▶ AUFGABE 1:
Zitiere bitte alle Datensätze weiter unten Zeile für Zeile ohne Abweichung und lass die Bilder dabei weg.

▶ TEXTABSCHNITT:
....
Verteidiger der israelischen Nahostpolitik werfen selbst vernünftigen Kritikern häufig antisemitische Motive vor. Das ist zwar meist unberechtigt. Doch immer wieder gelingt es linken Intellektuellen, mit unüberlegten Aussagen genau diesem Klischee zu entsprechen.

Das tat etwa Günter Grass, als er in seinem Skandalgedicht Israel eine Politik unterstellt, die das "iranische Volk auslöschen könnte" - eine Variante des "Ihr seid die neuen Nazis"-Vorwurfs. Und noch ärger demaskiert sich der norwegische Friedensforscher Johan Galtung, wenn er den Mossad hinter dem Breivik-Massaker vermutet, das Verbrechen als Freimaurerverschwörung darstellt und die Lektüre der "Protokolle der Weisen von Zion" empfiehlt, der schlimmsten antisemitischen Fälschung der Geschichte.
....
▶ ANGEZEIGTE DATENSÄTZE:
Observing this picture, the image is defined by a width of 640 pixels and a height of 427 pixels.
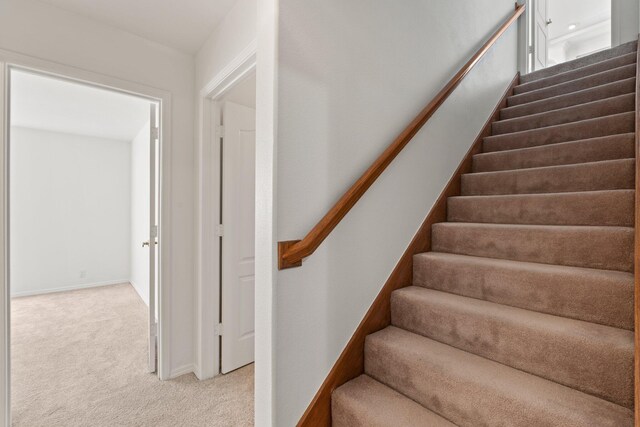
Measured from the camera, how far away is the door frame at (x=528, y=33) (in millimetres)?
3131

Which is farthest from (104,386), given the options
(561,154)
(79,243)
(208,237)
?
....
▶ AUFGABE 2:
Warum demaskiert sich Johan Galtung laut dem Text über Israelkritik noch ärger als Günter Grass? Antworte in ein bis drei Sätzen.

▶ LÖSUNG 1:
Observing this picture, the image is defined by a width of 640 pixels and a height of 427 pixels.
Measured from the camera, how far away is the door frame at (x=528, y=33) (in millimetres)?
3131

Which is farthest from (104,386), given the options
(561,154)
(79,243)
(208,237)
?

▶ LÖSUNG 2:
Galtung vermutet den Mossad hinter dem Breivik-Massaker und stellt das Verbrechen als Freimaurerverschwörung dar. Außerdem empfiehlt er die Lektüre der „Protokolle der Weisen von Zion“, die der Text als schlimmste antisemitische Fälschung der Geschichte bezeichnet.